# Soal Latihan:
• A. Menurut artikel tentang uji formil UU TNI, pada hari dan tanggal berapa kesimpulan perkara diserahkan ke Gedung MK?
• B. Tuliskan kembali tanpa perubahan bagian artikel tentang uji formil UU TNI, mulai dari "IMG-20250806-WA0002.jpg" sampai dengan "ke Mahkamah Konstitusi (MK).".

# Cuplikan Teks:
Baca artikel IDN Times lainnya di IDN App
For
You

Kesimpulan Uji Formil UU TNI Diserahkan ke MK, Ini Poin yang Dibahas

IMG-20250806-WA0002.jpg
Pihak pemohon perkara nomor 81/PUU-XXIII/2025 soal uji formil UU TNI ke MK (IDN Times/Yosafat Diva Bayu Wisesa)

Jakarta, IDN Times - Tim Advokasi untuk Reformasi Sektor Keamanan menyerahkan kesimpulan perkara nomor 81/PUU-XXIII/2025 terkait Uji formil Undang-Undang Nomor 3 Tahun 2025 tentang TNI (UU TNI) ke Mahkamah Konstitusi (MK).

Penyerahan kesimpulan tersebut dilakukan secara langsung ke Gedung MK, Jakarta Pusat, Selasa (5/8/2025). Tahapan ini sebagai langkah terakhir sebelum MK memutus perkara tersebut.

"Penyerahan kesimpulan ini adalah upaya untuk menyimpulkan serta meluruskan berbagai fakta-fakta dan keterangan yang terungkap selama enam kali sidang pemeriksaan mulai dari 23 Juni 2025 hingga 28 Juli 2025," kata kuasa hukum pemohon, Gina Sabrina dalam keterangan tertulis.

1. Pemohon punya legal standing

Ilustrasi gedung Mahkamah Konstitusi (MK). (IDN Times/Yosafat Diva Bayu Wisesa)
Ilustrasi gedung Mahkamah Konstitusi (MK). (IDN Times/Yosafat Diva Bayu Wisesa)

Dalam kesimpulan tersebut, ditegaskan bahwa para pemohon memiliki kedudukan hukum (legal standing) dalam mengajukan permohonan karena kerugian konstitusional yang diderita akibat proses pembahasan Revisi UU TNI yang dilakukan secara tertutup, senyap, dan tidak dapat diakses publik.

"Selain itu, permohonan yang diajukan juga masih dalam tenggat waktu yang diperbolehkan untuk mengajukan permohonan uji formil menurut Peraturan Mahkamah Konstitusi Nomor 2 Tahun 2021 yakni tidak kurang dari 45 (empat puluh lima) hari pasca pengundangan," ungkap Gina.

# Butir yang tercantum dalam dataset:
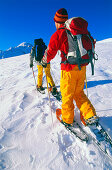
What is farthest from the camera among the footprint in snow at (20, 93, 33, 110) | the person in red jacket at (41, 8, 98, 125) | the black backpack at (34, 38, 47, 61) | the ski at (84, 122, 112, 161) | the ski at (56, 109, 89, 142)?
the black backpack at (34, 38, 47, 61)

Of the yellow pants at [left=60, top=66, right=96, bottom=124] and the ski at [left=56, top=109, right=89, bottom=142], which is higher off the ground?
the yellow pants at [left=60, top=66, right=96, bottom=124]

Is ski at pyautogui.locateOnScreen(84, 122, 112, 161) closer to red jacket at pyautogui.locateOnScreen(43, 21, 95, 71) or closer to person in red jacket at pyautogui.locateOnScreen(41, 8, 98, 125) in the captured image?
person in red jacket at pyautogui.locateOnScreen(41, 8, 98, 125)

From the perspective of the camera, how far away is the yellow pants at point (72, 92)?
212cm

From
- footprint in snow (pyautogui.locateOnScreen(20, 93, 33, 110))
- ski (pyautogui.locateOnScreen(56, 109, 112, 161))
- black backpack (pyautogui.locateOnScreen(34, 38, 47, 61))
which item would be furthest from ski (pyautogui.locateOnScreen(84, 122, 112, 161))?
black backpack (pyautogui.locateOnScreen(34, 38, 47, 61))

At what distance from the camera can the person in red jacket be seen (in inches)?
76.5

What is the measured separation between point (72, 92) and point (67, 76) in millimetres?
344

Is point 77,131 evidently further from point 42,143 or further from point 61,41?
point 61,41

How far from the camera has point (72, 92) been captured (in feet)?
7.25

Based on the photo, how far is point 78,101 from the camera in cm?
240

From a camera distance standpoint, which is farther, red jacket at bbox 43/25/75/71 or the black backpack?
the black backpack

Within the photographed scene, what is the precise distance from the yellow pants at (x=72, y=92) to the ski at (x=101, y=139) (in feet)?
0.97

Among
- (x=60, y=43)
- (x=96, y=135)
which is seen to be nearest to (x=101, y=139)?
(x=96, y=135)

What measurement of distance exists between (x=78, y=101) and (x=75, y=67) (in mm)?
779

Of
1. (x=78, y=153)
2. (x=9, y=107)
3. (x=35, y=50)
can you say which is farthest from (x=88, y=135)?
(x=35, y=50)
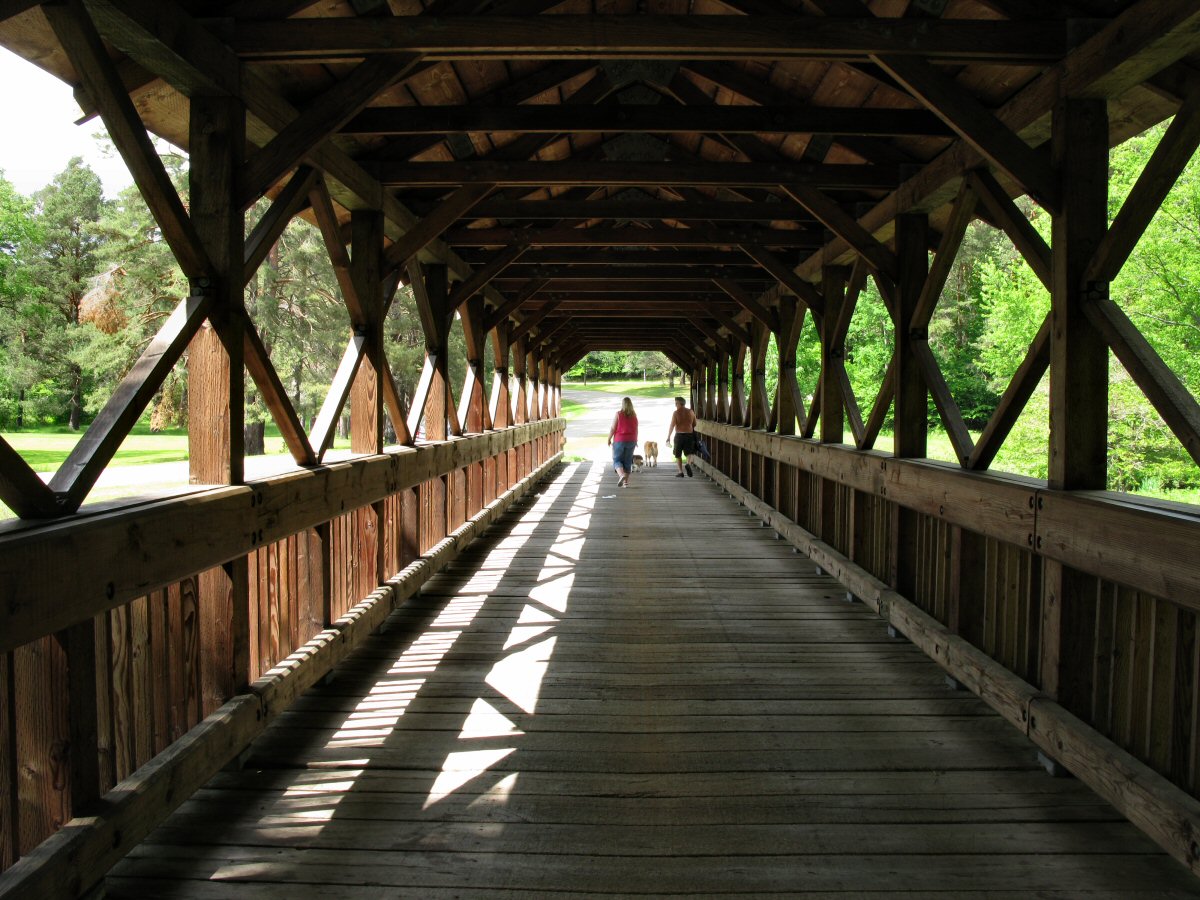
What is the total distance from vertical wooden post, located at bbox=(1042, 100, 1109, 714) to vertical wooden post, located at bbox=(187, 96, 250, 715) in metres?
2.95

# Jawaban Soal:
• A. Selasa, 5 Agustus 2025.

• B.
IMG-20250806-WA0002.jpg
Pihak pemohon perkara nomor 81/PUU-XXIII/2025 soal uji formil UU TNI ke MK (IDN Times/Yosafat Diva Bayu Wisesa)

Jakarta, IDN Times - Tim Advokasi untuk Reformasi Sektor Keamanan menyerahkan kesimpulan perkara nomor 81/PUU-XXIII/2025 terkait Uji formil Undang-Undang Nomor 3 Tahun 2025 tentang TNI (UU TNI) ke Mahkamah Konstitusi (MK).